Aradan geçen uzun yıllarda herkesin diline yapışan endüstriyel futbol kavramı bana hep tuhaf geldi çünkü futbol benim için hiç bir zaman endüstri olmadı. Her ağzını açanın fanatizmden dem vurması -çok kötüymüş gibi- -çok bilirlermiş gibi- , endüstriyel futbol'un kötülüğünden dem vurması beni futboldan değil daha çok medyadan soğuttu. Fanatik bir fenerli olarak oyuncuların gelmesi gitmesinden çok gelen oyuncunun insani tarafı beni ilgilendirdi. Gol attığı zaman pasörüne koşmayan oyuncu alt yapıdan da gelmiş olsa sevemedim. Gol attığında bilincini yitiren ama maç sonunda önemli olan takımın kazanması diye tipleri de sevemedim. Bir düzine takım da değişse kendi karakteri olan maça göre, tribüne göre konuşmayan gamsız oyuncuları bu yüzden sevdim. Ben hiç bir oyuncuda kendini paralamasını auta giden topa koşmasını beklemezdim ki halen de beklemem. Bu açıdan insanların fanatizm derken takımlarından çok oyunculara bağlı olmasını pek anlayamadım.

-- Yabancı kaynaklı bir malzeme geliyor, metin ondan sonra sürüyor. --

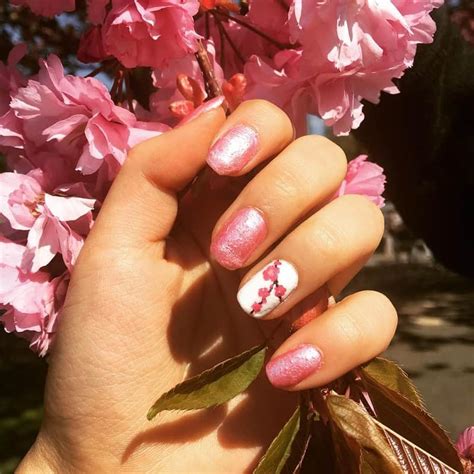 20 Charming Cherry Blossom Nail Art Naildesigncode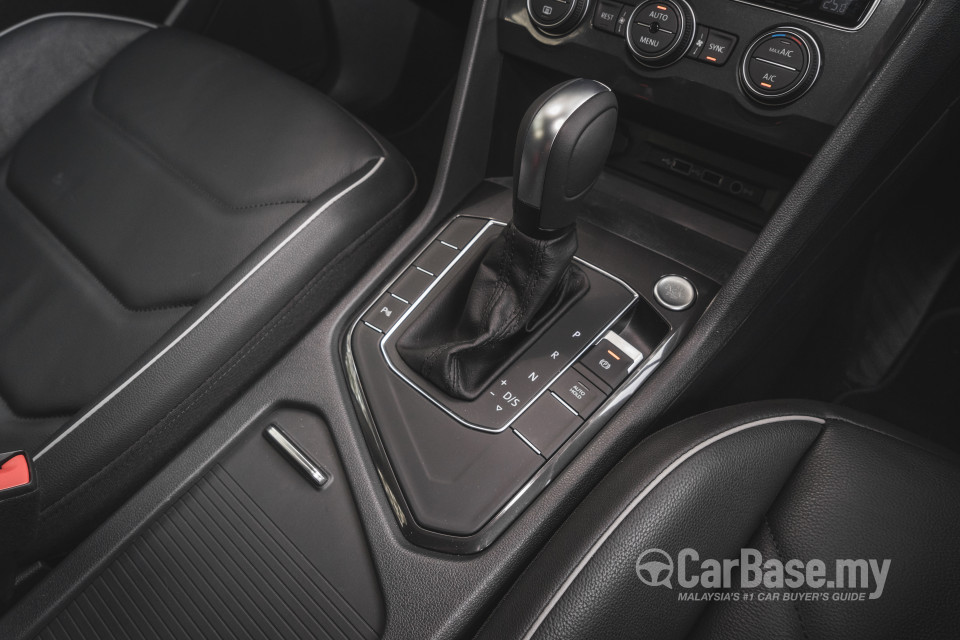 Volkswagen Tiguan Allspace Mk2 (2020) Interior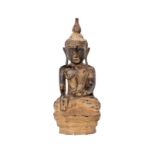 Bouddha assis. sculpture en bronze. Shan. Birmanie. h. 33 cm A bronze figure of a sitting Buddha. Sh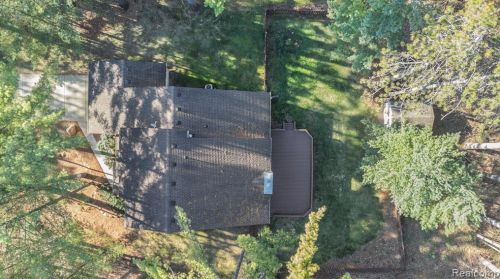 4082 Pinestead Dr, Walled Lake MI 48390-1344 exterior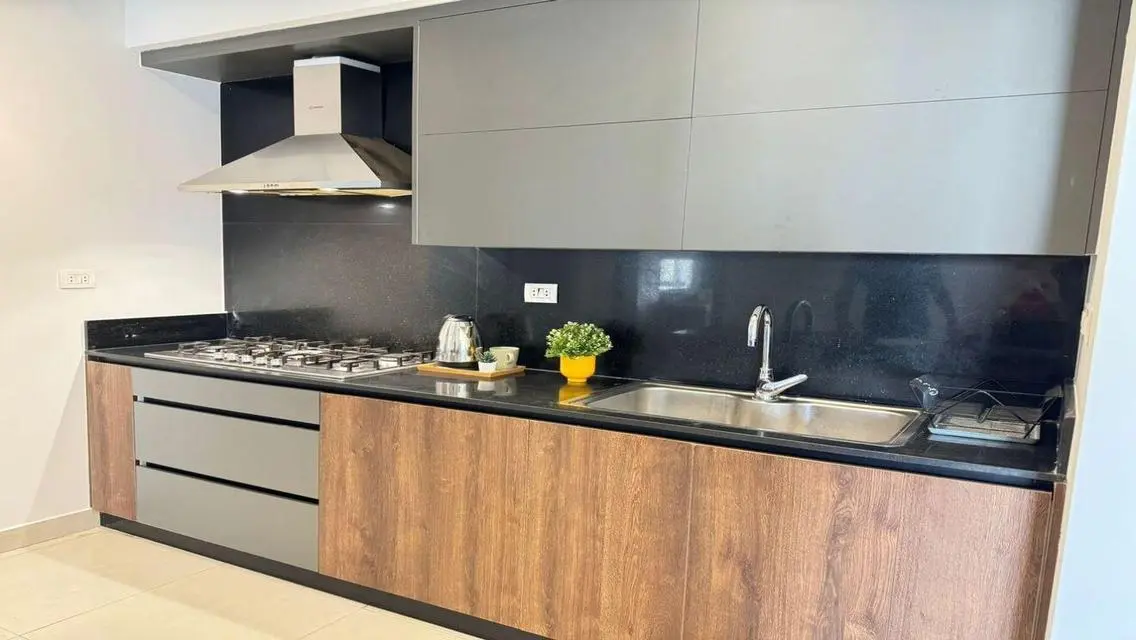 Luxury Apartment with Scenic Landmark View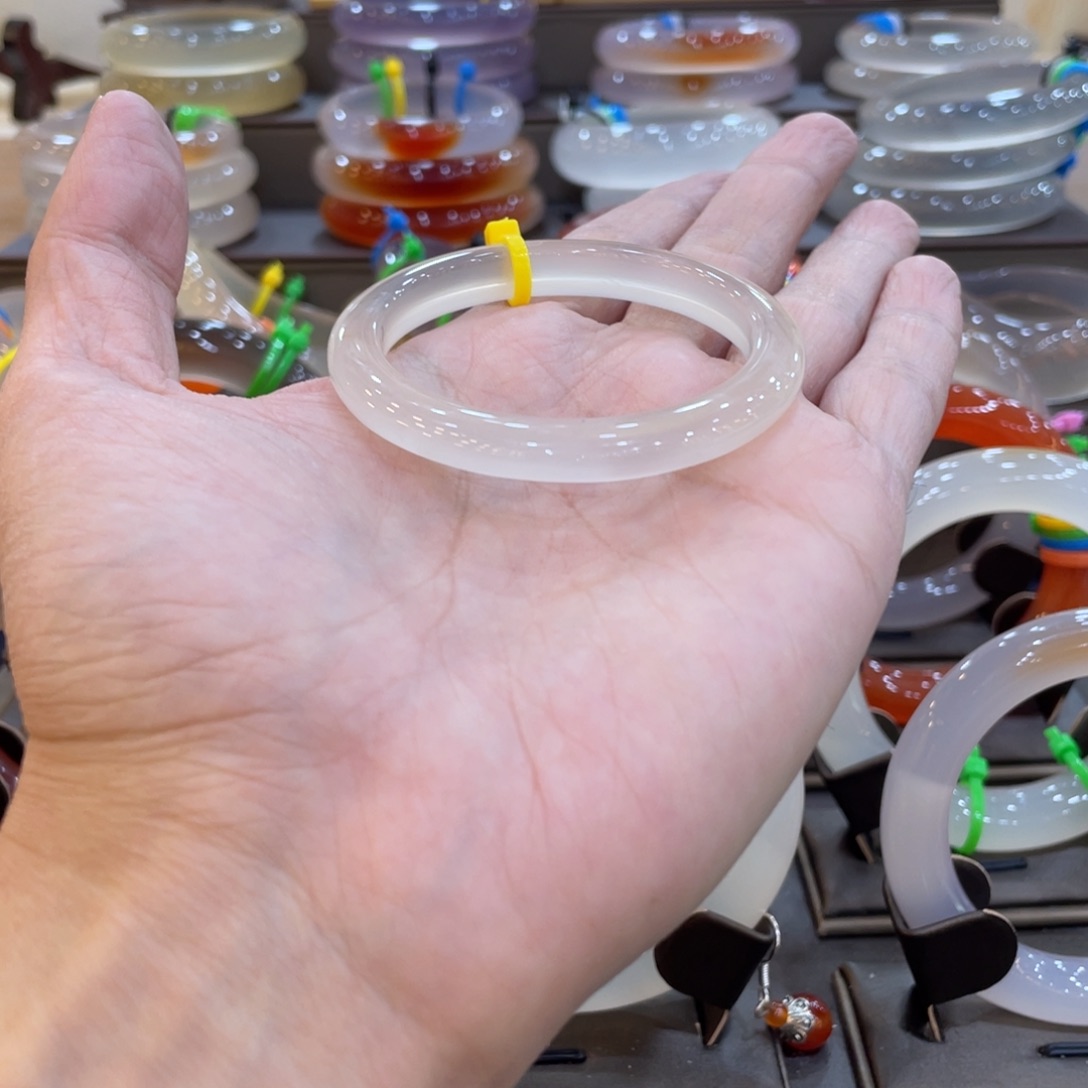 玛瑙/玉髓手镯未镶嵌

Üstüne feneri seviyor olmamın bir başarı kriteri de yoktu. Fener'i tutmaya başladığım yıl fenerbahçe şampiyon değildi. Günümüzün güce tapan kitlesinde haz edemeyişimin sebebi belki biraz da budur. Çıkıpda başkanın 3 yıl üstüste şampiyonuz vaadi bana haliyle komik gelmektedir. üstüste oluncak 10 şampiyonluğun benim için bir tadı olmayacaktır kısacası.

Dahada romantikleştirecek olursam futbol sevgimin insanlarla ilişkimden bir farkı bulunmamaktadır. Bazen başarısız, bazen kırgın bazen bozuk olunmasının zararı değil yararı ve güzelliği vardır. Şampiyon olunmadığı sezon kuduran kitlelerin her sene şampiyon olunduğu zaman kiminle neyle eğleşeceğini merak ederim aslında. haliyle kişilerin gelmesi gitmesi, sorunların olması bir dönem ki süper kadronun iki yıl sonra yok olması gibi durumlar iç burksa da ne fener sevgimi ne futbol sevgimi öldürmüyor körüklüyor.

Haliyle burda Murat Belge ve benzerlerinin anlamadığı nokta ortaya çıkıyor. Yani gerçek bir fener fanatiğinin kişilerle bir sıkıntısı olmuyor. Bir fanatik Mustafa Denizli'yi süper hoca gördüğü için fenerde olsun istiyor. -Burası yazarın katılmadığı bir cümledir- Yoksa fenerde olduğu için süper hoca görmüyor. Haliyle Mustafa Denizli ayrılırsa içi burkuluyor hüzünleniyor ama Mustafa Denizli'ye kızmıyor, sövmüyor yerin dibine batırmıyor. O bahsi geçen ve insanların takım fanatiği sandığı kitle genelde kişisel sorunlarını dışa vurmada takım kullanan bir tür faşist eğilim sahiplerinden oluşan kitle oluyor.

Daha güncel bir örnek verecek olursam Mehmet Topuz'u fenerde görmek istemeyişimin nedeni şahsın topçuluğu ve beşiktaşlılığı değil karakter zaafiyetidir ve insan olarak sevmeyişimdir. Yani ben bu Topuz'u futbolda görmek istememekteyimdir. Kavala giren Mustafa Doğanı izlerken ki çektiğim acıda bu yüzdendir, Yine bir beşiktaşlı Sergen'i sarı-lacivert formada izlerken keyif almamda bu yüzdendir. Hatta o sergen sıpasının rüştüye attığı gole gerektirdiği kadar üzülemeyişimin nedenide benzerdir.

Bu durumda fenerliler sektörüne göre biraz light kalıyor olabilirim lakin her halde Murat Belge kadar uzak olmadığım da aşikardır.